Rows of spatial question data
= = =

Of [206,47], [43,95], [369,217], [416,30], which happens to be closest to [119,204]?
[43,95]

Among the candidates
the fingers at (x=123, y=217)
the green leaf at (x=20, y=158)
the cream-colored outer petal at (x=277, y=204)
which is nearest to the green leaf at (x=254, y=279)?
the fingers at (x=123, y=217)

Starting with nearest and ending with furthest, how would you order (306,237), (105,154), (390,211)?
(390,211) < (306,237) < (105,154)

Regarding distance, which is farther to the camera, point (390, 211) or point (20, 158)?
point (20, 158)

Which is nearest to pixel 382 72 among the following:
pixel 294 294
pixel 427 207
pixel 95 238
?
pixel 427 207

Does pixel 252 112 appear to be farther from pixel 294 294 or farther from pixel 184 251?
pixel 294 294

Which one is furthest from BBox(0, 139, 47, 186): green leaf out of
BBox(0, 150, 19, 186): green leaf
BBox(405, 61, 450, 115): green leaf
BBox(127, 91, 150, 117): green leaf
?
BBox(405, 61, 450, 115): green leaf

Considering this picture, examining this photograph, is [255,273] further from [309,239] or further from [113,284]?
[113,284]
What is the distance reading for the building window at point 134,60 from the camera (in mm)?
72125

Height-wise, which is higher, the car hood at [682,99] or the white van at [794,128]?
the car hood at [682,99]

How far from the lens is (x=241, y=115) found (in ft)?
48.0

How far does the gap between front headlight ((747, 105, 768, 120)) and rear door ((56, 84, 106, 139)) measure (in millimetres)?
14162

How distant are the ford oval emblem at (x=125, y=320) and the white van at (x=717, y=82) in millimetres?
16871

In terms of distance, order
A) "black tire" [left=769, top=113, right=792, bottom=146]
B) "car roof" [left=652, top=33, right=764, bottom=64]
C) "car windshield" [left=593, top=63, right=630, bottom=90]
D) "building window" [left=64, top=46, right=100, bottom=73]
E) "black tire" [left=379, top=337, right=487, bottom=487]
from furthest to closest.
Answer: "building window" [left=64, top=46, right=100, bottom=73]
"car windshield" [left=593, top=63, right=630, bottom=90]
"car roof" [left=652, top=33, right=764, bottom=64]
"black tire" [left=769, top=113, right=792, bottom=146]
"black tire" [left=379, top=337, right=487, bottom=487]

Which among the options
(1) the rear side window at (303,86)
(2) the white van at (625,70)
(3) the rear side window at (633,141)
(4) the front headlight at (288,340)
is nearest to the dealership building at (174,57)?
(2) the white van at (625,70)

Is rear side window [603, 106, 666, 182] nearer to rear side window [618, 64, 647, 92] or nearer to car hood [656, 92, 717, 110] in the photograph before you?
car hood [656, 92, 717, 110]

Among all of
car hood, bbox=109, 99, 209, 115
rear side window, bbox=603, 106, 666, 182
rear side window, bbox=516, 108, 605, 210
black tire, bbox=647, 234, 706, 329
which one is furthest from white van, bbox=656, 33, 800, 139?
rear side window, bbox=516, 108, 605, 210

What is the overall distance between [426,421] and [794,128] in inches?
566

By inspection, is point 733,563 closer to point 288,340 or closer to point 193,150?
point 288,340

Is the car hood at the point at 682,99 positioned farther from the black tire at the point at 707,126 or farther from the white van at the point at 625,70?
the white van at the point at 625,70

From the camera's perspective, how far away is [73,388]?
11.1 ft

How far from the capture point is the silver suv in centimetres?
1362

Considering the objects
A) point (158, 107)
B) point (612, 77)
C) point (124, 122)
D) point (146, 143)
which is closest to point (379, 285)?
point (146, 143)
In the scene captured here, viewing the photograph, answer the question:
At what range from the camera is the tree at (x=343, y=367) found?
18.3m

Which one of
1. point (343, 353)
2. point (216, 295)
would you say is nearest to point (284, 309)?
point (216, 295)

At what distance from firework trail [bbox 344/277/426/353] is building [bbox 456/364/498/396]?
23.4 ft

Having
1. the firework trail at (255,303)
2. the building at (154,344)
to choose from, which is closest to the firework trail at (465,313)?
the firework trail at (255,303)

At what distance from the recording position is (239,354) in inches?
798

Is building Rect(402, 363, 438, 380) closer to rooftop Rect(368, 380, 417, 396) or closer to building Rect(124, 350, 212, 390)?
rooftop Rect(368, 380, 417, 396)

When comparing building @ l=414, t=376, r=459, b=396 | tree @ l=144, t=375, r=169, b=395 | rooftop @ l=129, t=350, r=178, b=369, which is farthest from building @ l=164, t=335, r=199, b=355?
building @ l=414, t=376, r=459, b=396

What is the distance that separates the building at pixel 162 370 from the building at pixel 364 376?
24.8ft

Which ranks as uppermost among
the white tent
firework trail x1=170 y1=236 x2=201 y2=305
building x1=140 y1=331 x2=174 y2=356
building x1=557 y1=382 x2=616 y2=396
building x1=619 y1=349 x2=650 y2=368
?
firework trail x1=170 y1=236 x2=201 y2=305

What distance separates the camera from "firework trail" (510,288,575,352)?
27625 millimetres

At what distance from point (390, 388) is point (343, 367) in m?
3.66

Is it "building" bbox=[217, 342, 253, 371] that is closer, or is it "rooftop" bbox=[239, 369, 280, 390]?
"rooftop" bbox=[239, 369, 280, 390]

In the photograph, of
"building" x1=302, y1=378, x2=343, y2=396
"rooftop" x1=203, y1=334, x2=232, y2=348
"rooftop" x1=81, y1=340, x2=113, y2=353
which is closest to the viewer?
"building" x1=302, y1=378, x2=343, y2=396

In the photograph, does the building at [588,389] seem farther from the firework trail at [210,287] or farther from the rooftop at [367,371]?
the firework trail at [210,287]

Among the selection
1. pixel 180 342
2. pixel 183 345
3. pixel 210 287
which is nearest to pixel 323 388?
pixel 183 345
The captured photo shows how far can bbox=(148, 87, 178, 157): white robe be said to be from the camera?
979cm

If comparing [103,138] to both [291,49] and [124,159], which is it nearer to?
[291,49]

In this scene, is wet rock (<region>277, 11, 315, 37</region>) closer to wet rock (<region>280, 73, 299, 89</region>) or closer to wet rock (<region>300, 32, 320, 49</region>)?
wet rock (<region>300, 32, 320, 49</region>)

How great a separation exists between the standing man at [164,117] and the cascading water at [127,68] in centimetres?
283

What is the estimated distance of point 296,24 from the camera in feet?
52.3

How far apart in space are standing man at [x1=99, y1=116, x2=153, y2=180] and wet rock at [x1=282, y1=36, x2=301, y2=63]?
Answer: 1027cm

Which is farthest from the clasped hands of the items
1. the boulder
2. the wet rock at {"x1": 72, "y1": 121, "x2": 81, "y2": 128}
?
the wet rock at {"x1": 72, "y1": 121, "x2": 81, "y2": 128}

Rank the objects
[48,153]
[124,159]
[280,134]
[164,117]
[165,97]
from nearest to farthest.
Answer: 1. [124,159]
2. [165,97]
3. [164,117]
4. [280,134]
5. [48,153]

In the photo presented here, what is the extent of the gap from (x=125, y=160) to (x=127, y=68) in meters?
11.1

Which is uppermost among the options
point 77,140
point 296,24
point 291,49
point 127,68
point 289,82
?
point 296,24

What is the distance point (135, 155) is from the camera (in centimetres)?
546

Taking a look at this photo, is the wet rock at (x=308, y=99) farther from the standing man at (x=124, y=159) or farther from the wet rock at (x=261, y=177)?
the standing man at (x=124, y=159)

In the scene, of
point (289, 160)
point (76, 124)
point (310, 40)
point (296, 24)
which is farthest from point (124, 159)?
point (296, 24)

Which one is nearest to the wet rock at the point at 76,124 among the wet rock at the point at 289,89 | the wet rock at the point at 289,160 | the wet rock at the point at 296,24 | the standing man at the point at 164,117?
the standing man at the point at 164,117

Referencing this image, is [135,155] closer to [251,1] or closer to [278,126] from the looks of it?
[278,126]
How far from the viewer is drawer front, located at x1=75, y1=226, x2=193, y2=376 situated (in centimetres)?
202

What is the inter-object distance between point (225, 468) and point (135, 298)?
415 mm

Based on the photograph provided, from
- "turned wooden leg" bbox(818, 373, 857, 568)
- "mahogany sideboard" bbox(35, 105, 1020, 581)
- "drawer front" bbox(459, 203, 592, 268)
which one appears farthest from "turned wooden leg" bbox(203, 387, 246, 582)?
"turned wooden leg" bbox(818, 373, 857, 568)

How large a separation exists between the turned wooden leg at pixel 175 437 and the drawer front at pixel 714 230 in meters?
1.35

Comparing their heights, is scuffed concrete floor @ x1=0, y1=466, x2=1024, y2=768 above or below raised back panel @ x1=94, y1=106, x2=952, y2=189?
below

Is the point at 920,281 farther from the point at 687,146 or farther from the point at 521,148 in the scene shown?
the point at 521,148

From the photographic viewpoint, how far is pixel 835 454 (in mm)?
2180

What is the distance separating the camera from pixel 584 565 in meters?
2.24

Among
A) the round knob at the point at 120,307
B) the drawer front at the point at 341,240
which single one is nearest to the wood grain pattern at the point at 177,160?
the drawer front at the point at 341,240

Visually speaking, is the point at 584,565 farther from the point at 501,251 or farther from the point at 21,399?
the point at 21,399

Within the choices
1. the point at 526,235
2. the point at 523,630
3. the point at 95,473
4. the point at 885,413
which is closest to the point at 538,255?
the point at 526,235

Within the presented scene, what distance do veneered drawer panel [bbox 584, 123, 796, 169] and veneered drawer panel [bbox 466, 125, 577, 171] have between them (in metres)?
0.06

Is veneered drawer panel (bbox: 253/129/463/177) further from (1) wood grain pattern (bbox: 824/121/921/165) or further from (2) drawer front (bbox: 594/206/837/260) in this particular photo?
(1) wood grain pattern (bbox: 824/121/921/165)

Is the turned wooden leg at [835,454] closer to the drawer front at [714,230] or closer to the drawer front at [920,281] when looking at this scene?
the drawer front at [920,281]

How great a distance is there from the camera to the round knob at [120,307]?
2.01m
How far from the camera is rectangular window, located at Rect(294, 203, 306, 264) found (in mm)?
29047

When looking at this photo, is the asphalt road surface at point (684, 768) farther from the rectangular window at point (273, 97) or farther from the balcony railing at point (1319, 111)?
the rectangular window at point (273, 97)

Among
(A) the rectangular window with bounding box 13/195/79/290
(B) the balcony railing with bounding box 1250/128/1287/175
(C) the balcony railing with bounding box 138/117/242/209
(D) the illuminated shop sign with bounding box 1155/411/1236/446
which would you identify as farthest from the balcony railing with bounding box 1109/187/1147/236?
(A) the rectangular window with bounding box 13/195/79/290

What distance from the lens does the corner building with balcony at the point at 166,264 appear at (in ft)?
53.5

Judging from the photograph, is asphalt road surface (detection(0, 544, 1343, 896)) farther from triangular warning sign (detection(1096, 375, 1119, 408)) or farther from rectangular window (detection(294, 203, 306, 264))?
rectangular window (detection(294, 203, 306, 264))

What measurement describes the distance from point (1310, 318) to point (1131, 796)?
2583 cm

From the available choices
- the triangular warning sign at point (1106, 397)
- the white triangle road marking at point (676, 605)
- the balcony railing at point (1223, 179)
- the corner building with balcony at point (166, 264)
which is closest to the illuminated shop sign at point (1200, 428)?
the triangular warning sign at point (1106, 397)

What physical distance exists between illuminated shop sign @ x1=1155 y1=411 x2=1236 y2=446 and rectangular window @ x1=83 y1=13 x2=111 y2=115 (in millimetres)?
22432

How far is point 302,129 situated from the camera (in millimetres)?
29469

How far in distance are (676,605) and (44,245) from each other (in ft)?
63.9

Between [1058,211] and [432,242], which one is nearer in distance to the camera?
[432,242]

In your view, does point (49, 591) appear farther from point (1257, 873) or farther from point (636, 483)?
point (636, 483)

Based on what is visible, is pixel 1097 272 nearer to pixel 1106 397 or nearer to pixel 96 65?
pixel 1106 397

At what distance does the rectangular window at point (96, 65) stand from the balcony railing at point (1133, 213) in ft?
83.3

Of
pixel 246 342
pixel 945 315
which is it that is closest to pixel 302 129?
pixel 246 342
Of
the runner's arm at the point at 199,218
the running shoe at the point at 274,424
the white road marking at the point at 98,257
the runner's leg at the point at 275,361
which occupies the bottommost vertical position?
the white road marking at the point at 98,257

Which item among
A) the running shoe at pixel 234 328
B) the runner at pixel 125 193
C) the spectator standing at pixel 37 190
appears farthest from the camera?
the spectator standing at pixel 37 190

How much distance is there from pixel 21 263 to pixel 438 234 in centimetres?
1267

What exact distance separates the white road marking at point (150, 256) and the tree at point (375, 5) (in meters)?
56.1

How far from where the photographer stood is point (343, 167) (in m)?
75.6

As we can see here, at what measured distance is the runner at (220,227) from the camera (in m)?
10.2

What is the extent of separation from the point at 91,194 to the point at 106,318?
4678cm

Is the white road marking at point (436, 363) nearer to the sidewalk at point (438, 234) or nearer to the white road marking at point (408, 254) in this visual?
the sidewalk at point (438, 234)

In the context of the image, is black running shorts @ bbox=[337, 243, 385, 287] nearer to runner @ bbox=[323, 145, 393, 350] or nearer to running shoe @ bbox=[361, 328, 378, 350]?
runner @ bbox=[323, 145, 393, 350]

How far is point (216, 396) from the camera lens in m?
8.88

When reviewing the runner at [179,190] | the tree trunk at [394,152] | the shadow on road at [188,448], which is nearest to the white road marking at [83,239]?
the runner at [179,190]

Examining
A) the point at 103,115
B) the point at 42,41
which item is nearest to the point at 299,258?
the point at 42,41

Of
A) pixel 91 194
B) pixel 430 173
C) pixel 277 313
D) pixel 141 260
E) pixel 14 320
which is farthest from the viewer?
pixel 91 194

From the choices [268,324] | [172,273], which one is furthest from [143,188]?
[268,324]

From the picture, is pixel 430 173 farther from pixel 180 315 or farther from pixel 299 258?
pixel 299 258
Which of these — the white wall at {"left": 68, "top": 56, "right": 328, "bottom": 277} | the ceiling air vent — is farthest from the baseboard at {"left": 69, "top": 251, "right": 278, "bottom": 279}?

= = =

PROMPT: With both ends included, please retype exactly the lines from the line containing "How much distance" to the final line of the data.

RESPONSE TO THIS EXERCISE:
How much distance is there from pixel 21 263 to pixel 438 234 in centimetres?
1267

What exact distance separates the white road marking at point (150, 256) and the tree at point (375, 5) (in meters)?
56.1

How far from where the photographer stood is point (343, 167) (in m)?
75.6

As we can see here, at what measured distance is the runner at (220,227) from the camera (in m)?
10.2

What is the extent of separation from the point at 91,194 to the point at 106,318?
4678cm

Is the white road marking at point (436, 363) nearer to the sidewalk at point (438, 234) or nearer to the white road marking at point (408, 254) in this visual?
the sidewalk at point (438, 234)

In the context of the image, is black running shorts @ bbox=[337, 243, 385, 287] nearer to runner @ bbox=[323, 145, 393, 350] or nearer to running shoe @ bbox=[361, 328, 378, 350]?
runner @ bbox=[323, 145, 393, 350]

How far is point (216, 396) from the camera lens in m?
8.88

When reviewing the runner at [179,190] | the tree trunk at [394,152] | the shadow on road at [188,448], which is nearest to the white road marking at [83,239]?
the runner at [179,190]

Examining
A) the point at 103,115
B) the point at 42,41
which item is nearest to the point at 299,258?
the point at 42,41

Of
A) pixel 91 194
B) pixel 430 173
C) pixel 277 313
D) pixel 141 260
E) pixel 14 320
which is farthest from the viewer?
pixel 91 194

From the choices [268,324] | [172,273], which one is furthest from [143,188]?
[268,324]

From the picture, is pixel 430 173 farther from pixel 180 315 or farther from pixel 299 258?
pixel 299 258
Which of these — the white wall at {"left": 68, "top": 56, "right": 328, "bottom": 277} | the ceiling air vent — is farthest from the baseboard at {"left": 69, "top": 251, "right": 278, "bottom": 279}?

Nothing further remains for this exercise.